As vozes dos dois foram ficando cada vez mais baixas até ela não conseguir mais entendê-los e, então, sumir. Era um alívio saber que aquela ameaça desapareceu, mesmo que apenas por um momento, ele nunca sairia de sua cola, sabia disso. A obsessão de Heitor por ela era doentia, todos notavam isso, menos ele.

– Eles se foram – disse a pequena mulher.

– Eu sei... – ela respirou aliviada. – Segure-se firme, preciso correr - ela colocou o ser em seu ombro e voltou a correr. Por um bom tempo, encontrou apenas ruas vazias por toda a cidade. Conseguiu chegar até o Beco Sombrio e pegar sua capa, vestiu-a e voltou a correr pelas ruas desertas da cidade.

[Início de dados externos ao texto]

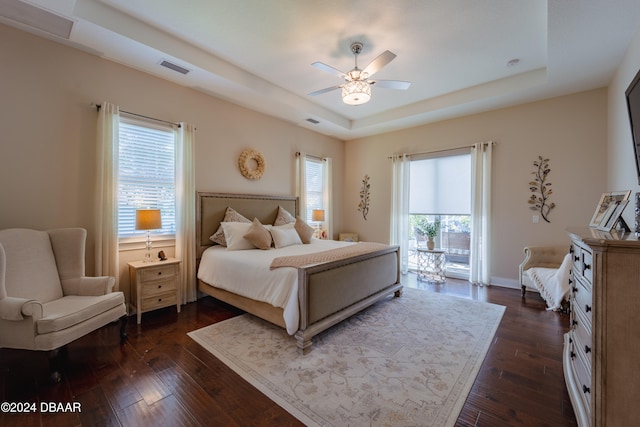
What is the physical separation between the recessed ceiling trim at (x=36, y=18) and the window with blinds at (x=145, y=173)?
95cm

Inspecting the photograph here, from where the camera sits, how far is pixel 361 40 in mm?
3186

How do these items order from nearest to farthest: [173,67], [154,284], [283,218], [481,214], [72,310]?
[72,310] → [154,284] → [173,67] → [481,214] → [283,218]

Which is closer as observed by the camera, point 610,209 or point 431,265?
point 610,209

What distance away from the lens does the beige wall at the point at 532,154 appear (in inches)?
157

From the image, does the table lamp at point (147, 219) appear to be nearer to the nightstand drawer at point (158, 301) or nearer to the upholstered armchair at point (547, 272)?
the nightstand drawer at point (158, 301)

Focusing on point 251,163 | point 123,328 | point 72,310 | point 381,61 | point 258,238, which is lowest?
point 123,328

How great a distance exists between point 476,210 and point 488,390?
362 cm

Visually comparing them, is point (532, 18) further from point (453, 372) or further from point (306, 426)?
point (306, 426)

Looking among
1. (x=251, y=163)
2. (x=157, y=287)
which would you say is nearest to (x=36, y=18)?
(x=251, y=163)

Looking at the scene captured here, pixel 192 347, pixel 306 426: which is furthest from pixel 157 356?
pixel 306 426

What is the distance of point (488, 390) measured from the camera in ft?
6.66

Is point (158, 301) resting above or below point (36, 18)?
below

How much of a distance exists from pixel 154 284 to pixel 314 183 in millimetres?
3880

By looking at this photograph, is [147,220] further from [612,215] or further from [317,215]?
[612,215]
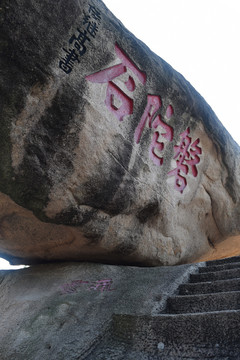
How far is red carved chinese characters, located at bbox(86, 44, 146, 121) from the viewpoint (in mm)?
3321

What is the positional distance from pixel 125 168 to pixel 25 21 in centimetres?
181

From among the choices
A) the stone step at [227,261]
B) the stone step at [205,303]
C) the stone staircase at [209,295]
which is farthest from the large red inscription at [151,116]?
the stone step at [205,303]

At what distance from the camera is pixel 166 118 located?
425 centimetres

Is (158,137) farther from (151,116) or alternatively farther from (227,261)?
(227,261)

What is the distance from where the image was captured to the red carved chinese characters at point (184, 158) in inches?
178

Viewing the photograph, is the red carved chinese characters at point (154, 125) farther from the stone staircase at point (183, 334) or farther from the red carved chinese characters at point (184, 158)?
the stone staircase at point (183, 334)

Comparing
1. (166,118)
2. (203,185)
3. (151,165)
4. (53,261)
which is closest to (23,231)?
(53,261)

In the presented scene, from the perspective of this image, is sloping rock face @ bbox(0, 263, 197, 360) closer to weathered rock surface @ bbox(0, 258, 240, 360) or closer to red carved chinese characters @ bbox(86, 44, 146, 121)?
weathered rock surface @ bbox(0, 258, 240, 360)

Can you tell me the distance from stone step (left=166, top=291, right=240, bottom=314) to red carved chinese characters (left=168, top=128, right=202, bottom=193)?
221cm

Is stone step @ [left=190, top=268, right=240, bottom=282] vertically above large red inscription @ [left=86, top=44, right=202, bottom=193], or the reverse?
large red inscription @ [left=86, top=44, right=202, bottom=193]

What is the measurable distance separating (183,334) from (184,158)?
10.4 feet

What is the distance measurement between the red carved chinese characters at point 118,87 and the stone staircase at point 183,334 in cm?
218

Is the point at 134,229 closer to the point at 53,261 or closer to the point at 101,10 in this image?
the point at 53,261

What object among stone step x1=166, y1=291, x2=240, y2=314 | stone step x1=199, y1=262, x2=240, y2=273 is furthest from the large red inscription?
stone step x1=166, y1=291, x2=240, y2=314
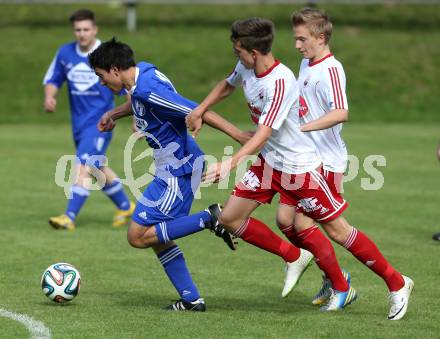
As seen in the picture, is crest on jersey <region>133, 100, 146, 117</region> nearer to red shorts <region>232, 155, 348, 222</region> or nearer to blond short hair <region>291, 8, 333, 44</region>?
red shorts <region>232, 155, 348, 222</region>

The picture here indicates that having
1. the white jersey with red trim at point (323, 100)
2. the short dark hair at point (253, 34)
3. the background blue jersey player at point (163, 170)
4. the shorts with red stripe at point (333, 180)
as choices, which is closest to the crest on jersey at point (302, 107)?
the white jersey with red trim at point (323, 100)

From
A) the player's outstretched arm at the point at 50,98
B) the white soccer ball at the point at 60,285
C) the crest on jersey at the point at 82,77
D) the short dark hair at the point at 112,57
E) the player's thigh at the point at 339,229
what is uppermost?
the short dark hair at the point at 112,57

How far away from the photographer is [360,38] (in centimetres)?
2705

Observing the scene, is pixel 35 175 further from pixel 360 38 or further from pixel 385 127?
pixel 360 38

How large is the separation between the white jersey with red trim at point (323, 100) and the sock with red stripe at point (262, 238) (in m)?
0.63

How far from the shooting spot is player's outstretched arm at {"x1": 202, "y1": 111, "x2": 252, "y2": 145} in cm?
659

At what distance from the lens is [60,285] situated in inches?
280

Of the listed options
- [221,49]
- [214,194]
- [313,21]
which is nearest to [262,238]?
[313,21]

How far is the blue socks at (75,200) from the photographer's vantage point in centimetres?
1086

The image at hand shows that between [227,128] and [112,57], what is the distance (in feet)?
3.24

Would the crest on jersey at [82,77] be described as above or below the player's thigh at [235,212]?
below

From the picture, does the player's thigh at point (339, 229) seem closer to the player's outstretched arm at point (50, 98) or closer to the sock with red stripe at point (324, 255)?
the sock with red stripe at point (324, 255)

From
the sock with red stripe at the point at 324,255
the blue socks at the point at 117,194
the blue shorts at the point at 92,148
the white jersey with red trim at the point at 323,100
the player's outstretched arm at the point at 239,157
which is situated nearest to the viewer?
the player's outstretched arm at the point at 239,157

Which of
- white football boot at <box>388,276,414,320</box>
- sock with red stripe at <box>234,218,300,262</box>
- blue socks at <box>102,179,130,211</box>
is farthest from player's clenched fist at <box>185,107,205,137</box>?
blue socks at <box>102,179,130,211</box>
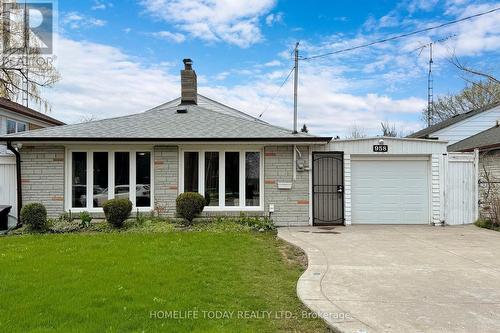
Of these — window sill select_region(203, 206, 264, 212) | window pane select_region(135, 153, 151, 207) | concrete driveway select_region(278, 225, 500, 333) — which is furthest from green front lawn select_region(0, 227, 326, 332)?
window pane select_region(135, 153, 151, 207)

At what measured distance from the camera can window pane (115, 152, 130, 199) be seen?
11.8 metres

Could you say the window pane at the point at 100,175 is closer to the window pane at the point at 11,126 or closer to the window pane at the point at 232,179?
the window pane at the point at 232,179

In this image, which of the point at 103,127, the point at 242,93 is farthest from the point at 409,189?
the point at 242,93

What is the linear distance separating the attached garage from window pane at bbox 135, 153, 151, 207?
5058 mm

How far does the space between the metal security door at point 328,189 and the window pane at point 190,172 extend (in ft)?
12.0

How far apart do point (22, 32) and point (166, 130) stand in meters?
10.4

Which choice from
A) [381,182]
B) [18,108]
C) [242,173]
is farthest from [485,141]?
[18,108]

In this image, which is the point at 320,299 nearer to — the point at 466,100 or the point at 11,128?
the point at 11,128

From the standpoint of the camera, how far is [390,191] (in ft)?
40.4

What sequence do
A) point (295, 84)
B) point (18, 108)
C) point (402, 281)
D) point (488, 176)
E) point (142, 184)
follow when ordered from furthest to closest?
1. point (18, 108)
2. point (295, 84)
3. point (488, 176)
4. point (142, 184)
5. point (402, 281)

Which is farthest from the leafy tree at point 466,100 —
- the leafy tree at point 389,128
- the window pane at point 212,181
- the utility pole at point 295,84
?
the window pane at point 212,181

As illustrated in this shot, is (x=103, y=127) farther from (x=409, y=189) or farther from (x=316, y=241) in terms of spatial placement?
(x=409, y=189)

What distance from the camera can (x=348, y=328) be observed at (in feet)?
12.6

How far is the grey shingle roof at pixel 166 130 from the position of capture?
11.3 meters
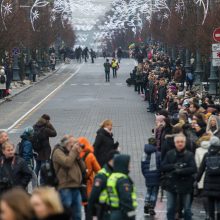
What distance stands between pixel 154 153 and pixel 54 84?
46.0m

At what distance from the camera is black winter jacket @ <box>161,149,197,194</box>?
1435cm

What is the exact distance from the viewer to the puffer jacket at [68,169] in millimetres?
14055

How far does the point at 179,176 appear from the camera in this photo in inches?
570

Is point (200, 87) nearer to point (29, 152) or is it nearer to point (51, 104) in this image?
point (51, 104)

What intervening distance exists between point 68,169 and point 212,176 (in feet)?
6.77

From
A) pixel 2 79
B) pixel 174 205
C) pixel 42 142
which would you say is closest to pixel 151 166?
pixel 174 205

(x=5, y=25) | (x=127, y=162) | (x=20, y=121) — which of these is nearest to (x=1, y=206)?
(x=127, y=162)

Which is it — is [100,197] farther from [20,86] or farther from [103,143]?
[20,86]

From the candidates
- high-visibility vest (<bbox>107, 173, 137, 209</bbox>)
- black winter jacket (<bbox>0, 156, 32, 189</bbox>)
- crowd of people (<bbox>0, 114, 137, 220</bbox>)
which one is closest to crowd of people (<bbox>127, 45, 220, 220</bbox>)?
crowd of people (<bbox>0, 114, 137, 220</bbox>)

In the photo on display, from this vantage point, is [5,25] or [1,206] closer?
[1,206]

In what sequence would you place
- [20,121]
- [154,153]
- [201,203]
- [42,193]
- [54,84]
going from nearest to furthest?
[42,193] < [154,153] < [201,203] < [20,121] < [54,84]

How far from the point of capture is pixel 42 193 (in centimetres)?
770

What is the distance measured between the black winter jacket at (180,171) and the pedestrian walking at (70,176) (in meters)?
1.31

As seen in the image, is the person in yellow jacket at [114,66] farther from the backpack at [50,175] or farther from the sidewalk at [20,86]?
the backpack at [50,175]
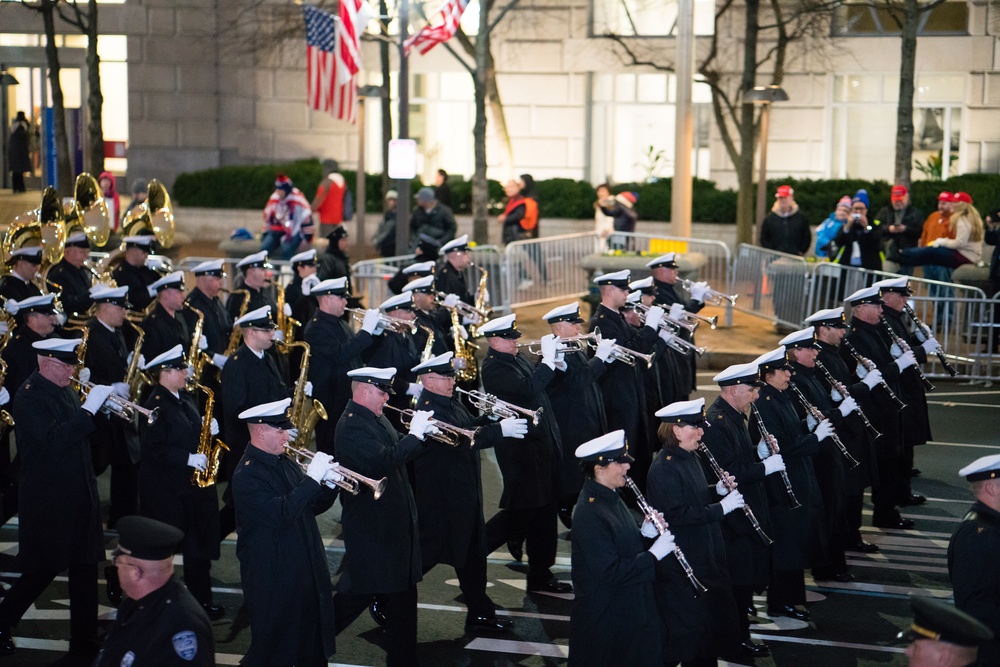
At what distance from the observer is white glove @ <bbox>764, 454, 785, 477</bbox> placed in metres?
8.79

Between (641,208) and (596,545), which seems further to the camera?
(641,208)

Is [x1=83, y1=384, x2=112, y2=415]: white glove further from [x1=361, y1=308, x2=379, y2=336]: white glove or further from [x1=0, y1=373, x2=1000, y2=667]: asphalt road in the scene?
[x1=361, y1=308, x2=379, y2=336]: white glove

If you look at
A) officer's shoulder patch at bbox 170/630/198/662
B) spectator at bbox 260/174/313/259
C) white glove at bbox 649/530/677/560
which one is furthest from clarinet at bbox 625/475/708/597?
spectator at bbox 260/174/313/259

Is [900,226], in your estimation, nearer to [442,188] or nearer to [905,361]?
[442,188]

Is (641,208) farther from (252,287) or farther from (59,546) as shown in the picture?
(59,546)

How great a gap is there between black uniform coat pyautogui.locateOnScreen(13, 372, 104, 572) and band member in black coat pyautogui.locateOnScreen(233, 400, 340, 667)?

Chegou com rapidez até a periferia, onde o seu povo vivia. Era uma visão desoladora a daquele lugar. Todo um povo que um dia tivera seu prosperidade, agora se resumia apenas àquilo, a escória da sociedade humana, obrigados a se submeterem a todos os interesses humanos. Viviam em paupérrimas casas de palafitas a beira do mar e se matavam de trabalhar em empregos que nenhum humano queria mais para ganhar um salário miserável, toda a magnificência de que se lembrava se transformou em miséria. E isso tudo por causa de uma guerra, a guerra que marcou para sempre o seu povo.

– Olhe só o que a guerra fez ao meu povo – disse Calyoth a pequenina em seu ombro, seu tom de voz era sombrio.

As casas de palafita eram pequenas e pareciam que iriam cair no mar a qualquer momento, o deque balançava a cada passo que Calyoth dava. Apesar da pobreza, os poucos que restavam estavam na maior construção que tinha ali, um pequeno bar que apenas sua raça frequentava, eles comemoravam o feriado.

– O que aconteceu?

– Segure-se firme, alguns guardas já chegaram até aqui, preciso correr – ela não teve tempo de responder, correu por todo o deque, escondendo-se atrás de paredes de madeira quando necessário.